Q: How and when did you conceive KeepMedia?
A: When Doug (Harrington, KeepMedia's co-founder and CEO) and I got together. We are deep believers in the Internet. Even though the dot-com bubble has busted, the Internet has really roared along. As we looked at the industry, we were scared away from music because of all the rights issues. One thing that struck us is that the movie business (gets) two-thirds of their money from their archives, while magazines are getting zero. That's a huge pool of content that's not monetised at all.

Is there a difference in the way that you think about an investment in an Internet venture in the year 2003 compared with 1998?
Oh sure, reality has set in. We've all learned that the money in the heyday of the boom was more of a curse than a blessing. It made everyone break basic business principles. Today, the start-ups are very well crafted, very well thought through.
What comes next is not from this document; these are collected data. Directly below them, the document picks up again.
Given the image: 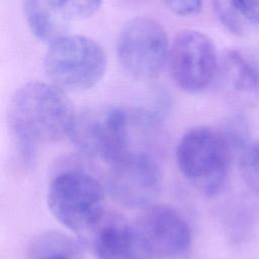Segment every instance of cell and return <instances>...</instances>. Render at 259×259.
<instances>
[{
  "label": "cell",
  "instance_id": "cell-11",
  "mask_svg": "<svg viewBox=\"0 0 259 259\" xmlns=\"http://www.w3.org/2000/svg\"><path fill=\"white\" fill-rule=\"evenodd\" d=\"M215 78L232 94L246 103L259 98V83L240 50H227L219 58Z\"/></svg>",
  "mask_w": 259,
  "mask_h": 259
},
{
  "label": "cell",
  "instance_id": "cell-17",
  "mask_svg": "<svg viewBox=\"0 0 259 259\" xmlns=\"http://www.w3.org/2000/svg\"><path fill=\"white\" fill-rule=\"evenodd\" d=\"M237 16L244 22L259 25V0H228Z\"/></svg>",
  "mask_w": 259,
  "mask_h": 259
},
{
  "label": "cell",
  "instance_id": "cell-9",
  "mask_svg": "<svg viewBox=\"0 0 259 259\" xmlns=\"http://www.w3.org/2000/svg\"><path fill=\"white\" fill-rule=\"evenodd\" d=\"M135 226L152 256L179 259L191 248L190 227L184 217L170 205H149L142 209Z\"/></svg>",
  "mask_w": 259,
  "mask_h": 259
},
{
  "label": "cell",
  "instance_id": "cell-8",
  "mask_svg": "<svg viewBox=\"0 0 259 259\" xmlns=\"http://www.w3.org/2000/svg\"><path fill=\"white\" fill-rule=\"evenodd\" d=\"M162 184L161 171L155 160L145 152L131 151L110 165L108 192L120 205L144 209L153 204Z\"/></svg>",
  "mask_w": 259,
  "mask_h": 259
},
{
  "label": "cell",
  "instance_id": "cell-14",
  "mask_svg": "<svg viewBox=\"0 0 259 259\" xmlns=\"http://www.w3.org/2000/svg\"><path fill=\"white\" fill-rule=\"evenodd\" d=\"M239 160L245 182L259 193V139L248 143L240 154Z\"/></svg>",
  "mask_w": 259,
  "mask_h": 259
},
{
  "label": "cell",
  "instance_id": "cell-1",
  "mask_svg": "<svg viewBox=\"0 0 259 259\" xmlns=\"http://www.w3.org/2000/svg\"><path fill=\"white\" fill-rule=\"evenodd\" d=\"M75 114L66 91L51 82L33 81L17 88L9 101L7 120L21 158L30 162L38 145L68 136Z\"/></svg>",
  "mask_w": 259,
  "mask_h": 259
},
{
  "label": "cell",
  "instance_id": "cell-10",
  "mask_svg": "<svg viewBox=\"0 0 259 259\" xmlns=\"http://www.w3.org/2000/svg\"><path fill=\"white\" fill-rule=\"evenodd\" d=\"M96 259H151L152 254L135 225L106 214L84 240Z\"/></svg>",
  "mask_w": 259,
  "mask_h": 259
},
{
  "label": "cell",
  "instance_id": "cell-16",
  "mask_svg": "<svg viewBox=\"0 0 259 259\" xmlns=\"http://www.w3.org/2000/svg\"><path fill=\"white\" fill-rule=\"evenodd\" d=\"M215 11L222 22L234 33L244 32V22L237 16L228 0H213Z\"/></svg>",
  "mask_w": 259,
  "mask_h": 259
},
{
  "label": "cell",
  "instance_id": "cell-5",
  "mask_svg": "<svg viewBox=\"0 0 259 259\" xmlns=\"http://www.w3.org/2000/svg\"><path fill=\"white\" fill-rule=\"evenodd\" d=\"M132 111L105 105L76 112L68 137L85 155L109 165L127 155L131 145Z\"/></svg>",
  "mask_w": 259,
  "mask_h": 259
},
{
  "label": "cell",
  "instance_id": "cell-12",
  "mask_svg": "<svg viewBox=\"0 0 259 259\" xmlns=\"http://www.w3.org/2000/svg\"><path fill=\"white\" fill-rule=\"evenodd\" d=\"M22 9L29 30L38 40L50 45L67 34L70 20L50 0H23Z\"/></svg>",
  "mask_w": 259,
  "mask_h": 259
},
{
  "label": "cell",
  "instance_id": "cell-3",
  "mask_svg": "<svg viewBox=\"0 0 259 259\" xmlns=\"http://www.w3.org/2000/svg\"><path fill=\"white\" fill-rule=\"evenodd\" d=\"M48 206L61 225L83 240L106 215L101 184L81 170H66L52 179L48 189Z\"/></svg>",
  "mask_w": 259,
  "mask_h": 259
},
{
  "label": "cell",
  "instance_id": "cell-4",
  "mask_svg": "<svg viewBox=\"0 0 259 259\" xmlns=\"http://www.w3.org/2000/svg\"><path fill=\"white\" fill-rule=\"evenodd\" d=\"M107 56L94 39L78 34H65L49 45L44 69L51 83L68 92L91 89L102 79Z\"/></svg>",
  "mask_w": 259,
  "mask_h": 259
},
{
  "label": "cell",
  "instance_id": "cell-15",
  "mask_svg": "<svg viewBox=\"0 0 259 259\" xmlns=\"http://www.w3.org/2000/svg\"><path fill=\"white\" fill-rule=\"evenodd\" d=\"M50 2L70 21L93 15L102 0H50Z\"/></svg>",
  "mask_w": 259,
  "mask_h": 259
},
{
  "label": "cell",
  "instance_id": "cell-18",
  "mask_svg": "<svg viewBox=\"0 0 259 259\" xmlns=\"http://www.w3.org/2000/svg\"><path fill=\"white\" fill-rule=\"evenodd\" d=\"M203 0H163L164 4L173 13L179 16H192L202 7Z\"/></svg>",
  "mask_w": 259,
  "mask_h": 259
},
{
  "label": "cell",
  "instance_id": "cell-6",
  "mask_svg": "<svg viewBox=\"0 0 259 259\" xmlns=\"http://www.w3.org/2000/svg\"><path fill=\"white\" fill-rule=\"evenodd\" d=\"M167 32L157 20L139 16L128 20L119 32L116 55L120 66L135 78L157 76L168 58Z\"/></svg>",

One specific thing that we learned was that we wanted to have a co-marketing, co-branding model, whereas believing that you can go out and buy eyeballs to build a brand -- we learned you just can't go that way. You must co-brand. Co-branding is an interesting business activity, because some of the great success stories in business are co-branding models. One specific example is when Dryers Ice Cream and Starbucks got together and made their Java Chip ice cream. It became the best-selling ice cream in the world.

How does that apply to your upcoming business?
Magazines are tremendous brands with great communities, but they're underutilised. So, if we can put them together to help us build a brand, then we can in turn give them a revenue stream that's essentially paying them to better utilise their brand. It's like a mall. You know the stores inside.